## ENUNCIADO DA TAREFA
Transcreva, do texto sobre Charlie Brooker, o trecho que vai de "Monday, 12 January" a "ao nosso MEC.".

## TEXTO A LER
----

Monday, 12 January 2009

Charlie’s Cynicism Factory

Sou fã do Charlie Brooker há já uns tempos e desde que vi o programa dele na BBC 4, o Charlie Brooker's Screenwipe, numa destas minhas temporadas londrinas, fiquei ainda mais devota. O Brooker é essencialmente um crítico de televisão mas escreve umas excelentes crónicas no Guardian, sobretudo sobre televisão inglesa, como não podia deixar de ser, mas também fala de trivialidades quotidianas e pessoais, com um sentido de humor mais do que mordaz, comprável talvez ao nosso MEC.
Revejo-me na crónica que hoje é publicada no Guardian de uma forma arrepiante: podia ter sido escrita por mim (fosse eu homem). Acho que exclamei a voz alta “eu também!” aí umas cinco vezes ao ler a dita crónica que passo a citar…

Sigh. Yeah, that's right. Sigh. Two years ago, almost to the day, I wrote a piece about the world's bizarre insistence on marrying me off, prompted by three separate incidents in which strangers chuckled at my shambling incompetence and suggested that what I needed was a proper sorting out, which could only arrive in the form of a wife. Cue much indignant spluttering on my part. For one thing, how did these strangers instinctively know I wasn't already married? Even gargoyles get hitched, sometimes. And for another, I didn't actually want a wife, thanks for asking.

----

## REGISTOS ARMAZENADOS
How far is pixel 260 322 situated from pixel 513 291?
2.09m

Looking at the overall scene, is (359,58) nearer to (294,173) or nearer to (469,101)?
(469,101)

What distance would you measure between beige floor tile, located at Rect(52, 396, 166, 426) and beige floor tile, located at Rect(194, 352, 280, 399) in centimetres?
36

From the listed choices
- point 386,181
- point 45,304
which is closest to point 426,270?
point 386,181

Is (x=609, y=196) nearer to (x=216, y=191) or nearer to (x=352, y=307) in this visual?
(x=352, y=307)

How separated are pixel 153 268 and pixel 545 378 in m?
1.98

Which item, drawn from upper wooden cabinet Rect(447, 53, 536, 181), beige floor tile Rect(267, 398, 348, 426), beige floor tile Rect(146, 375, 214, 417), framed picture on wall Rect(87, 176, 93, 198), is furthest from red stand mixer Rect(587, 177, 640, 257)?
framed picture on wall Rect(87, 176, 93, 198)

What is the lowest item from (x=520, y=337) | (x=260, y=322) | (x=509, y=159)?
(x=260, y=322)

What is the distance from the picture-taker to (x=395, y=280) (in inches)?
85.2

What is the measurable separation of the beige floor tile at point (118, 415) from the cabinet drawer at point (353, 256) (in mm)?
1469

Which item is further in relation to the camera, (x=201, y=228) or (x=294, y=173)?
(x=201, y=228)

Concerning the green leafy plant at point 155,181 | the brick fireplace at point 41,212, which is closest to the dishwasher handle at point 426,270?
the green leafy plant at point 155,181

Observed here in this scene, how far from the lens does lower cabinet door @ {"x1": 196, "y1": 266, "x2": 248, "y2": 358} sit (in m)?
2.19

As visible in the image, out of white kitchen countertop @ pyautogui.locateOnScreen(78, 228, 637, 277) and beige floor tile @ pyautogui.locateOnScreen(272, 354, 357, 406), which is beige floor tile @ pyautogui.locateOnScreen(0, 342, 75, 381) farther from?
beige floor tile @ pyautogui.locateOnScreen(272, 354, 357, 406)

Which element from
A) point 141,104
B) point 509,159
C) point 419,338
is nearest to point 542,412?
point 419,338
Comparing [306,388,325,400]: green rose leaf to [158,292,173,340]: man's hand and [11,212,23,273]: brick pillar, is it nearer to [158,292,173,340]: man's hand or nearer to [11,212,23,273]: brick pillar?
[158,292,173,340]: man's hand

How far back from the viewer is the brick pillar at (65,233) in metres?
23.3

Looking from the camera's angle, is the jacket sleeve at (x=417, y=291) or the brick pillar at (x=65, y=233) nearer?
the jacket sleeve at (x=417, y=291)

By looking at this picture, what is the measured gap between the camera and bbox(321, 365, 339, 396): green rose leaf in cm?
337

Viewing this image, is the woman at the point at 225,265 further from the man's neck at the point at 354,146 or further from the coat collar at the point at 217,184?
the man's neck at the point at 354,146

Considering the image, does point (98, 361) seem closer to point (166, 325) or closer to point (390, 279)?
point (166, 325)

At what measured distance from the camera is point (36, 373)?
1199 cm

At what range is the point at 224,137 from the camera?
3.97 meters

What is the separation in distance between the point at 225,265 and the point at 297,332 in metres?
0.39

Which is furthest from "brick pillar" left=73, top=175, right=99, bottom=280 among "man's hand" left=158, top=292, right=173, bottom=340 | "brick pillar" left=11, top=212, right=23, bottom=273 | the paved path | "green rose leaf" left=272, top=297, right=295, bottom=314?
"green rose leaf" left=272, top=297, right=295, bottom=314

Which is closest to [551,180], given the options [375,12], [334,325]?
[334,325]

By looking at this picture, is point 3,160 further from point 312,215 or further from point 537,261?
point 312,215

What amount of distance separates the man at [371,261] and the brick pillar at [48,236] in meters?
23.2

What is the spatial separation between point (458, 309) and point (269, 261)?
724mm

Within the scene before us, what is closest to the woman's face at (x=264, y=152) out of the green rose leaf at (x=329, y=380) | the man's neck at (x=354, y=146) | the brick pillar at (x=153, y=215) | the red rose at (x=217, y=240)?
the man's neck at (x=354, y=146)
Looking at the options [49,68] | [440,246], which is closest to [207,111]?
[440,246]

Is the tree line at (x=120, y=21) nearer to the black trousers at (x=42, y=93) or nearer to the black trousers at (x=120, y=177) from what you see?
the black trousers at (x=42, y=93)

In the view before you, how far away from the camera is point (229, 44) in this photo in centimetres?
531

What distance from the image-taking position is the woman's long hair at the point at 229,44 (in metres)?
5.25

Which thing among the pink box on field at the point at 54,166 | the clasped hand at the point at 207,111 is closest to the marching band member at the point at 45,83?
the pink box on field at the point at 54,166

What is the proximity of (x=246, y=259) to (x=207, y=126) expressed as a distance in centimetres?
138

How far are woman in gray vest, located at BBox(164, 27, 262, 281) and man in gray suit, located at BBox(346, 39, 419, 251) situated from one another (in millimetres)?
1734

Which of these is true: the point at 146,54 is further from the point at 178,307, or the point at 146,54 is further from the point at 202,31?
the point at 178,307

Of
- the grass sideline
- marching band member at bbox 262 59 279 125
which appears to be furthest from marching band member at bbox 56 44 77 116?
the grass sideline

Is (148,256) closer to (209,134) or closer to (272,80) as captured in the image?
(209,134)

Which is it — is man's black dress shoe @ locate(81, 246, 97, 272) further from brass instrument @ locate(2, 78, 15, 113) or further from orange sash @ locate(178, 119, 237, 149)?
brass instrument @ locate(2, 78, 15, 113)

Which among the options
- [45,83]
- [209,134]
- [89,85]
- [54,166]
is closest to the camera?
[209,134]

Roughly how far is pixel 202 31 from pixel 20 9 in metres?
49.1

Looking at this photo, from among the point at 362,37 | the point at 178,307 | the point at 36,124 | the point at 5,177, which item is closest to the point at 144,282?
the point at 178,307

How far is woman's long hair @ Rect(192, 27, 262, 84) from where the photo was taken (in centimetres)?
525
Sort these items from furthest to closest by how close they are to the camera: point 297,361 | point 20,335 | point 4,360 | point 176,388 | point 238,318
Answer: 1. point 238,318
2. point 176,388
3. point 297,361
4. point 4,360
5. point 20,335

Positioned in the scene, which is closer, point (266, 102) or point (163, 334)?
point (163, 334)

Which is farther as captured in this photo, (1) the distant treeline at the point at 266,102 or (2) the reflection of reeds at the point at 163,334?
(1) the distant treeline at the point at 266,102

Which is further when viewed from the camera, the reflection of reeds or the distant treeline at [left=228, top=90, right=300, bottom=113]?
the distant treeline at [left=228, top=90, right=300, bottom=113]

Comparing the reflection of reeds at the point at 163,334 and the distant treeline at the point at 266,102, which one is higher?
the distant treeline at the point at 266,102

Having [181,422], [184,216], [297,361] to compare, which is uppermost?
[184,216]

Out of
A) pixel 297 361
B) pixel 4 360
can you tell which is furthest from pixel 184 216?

----

## RESPOSTA AO EXERCÍCIO
Monday, 12 January 2009

Charlie’s Cynicism Factory

Sou fã do Charlie Brooker há já uns tempos e desde que vi o programa dele na BBC 4, o Charlie Brooker's Screenwipe, numa destas minhas temporadas londrinas, fiquei ainda mais devota. O Brooker é essencialmente um crítico de televisão mas escreve umas excelentes crónicas no Guardian, sobretudo sobre televisão inglesa, como não podia deixar de ser, mas também fala de trivialidades quotidianas e pessoais, com um sentido de humor mais do que mordaz, comprável talvez ao nosso MEC.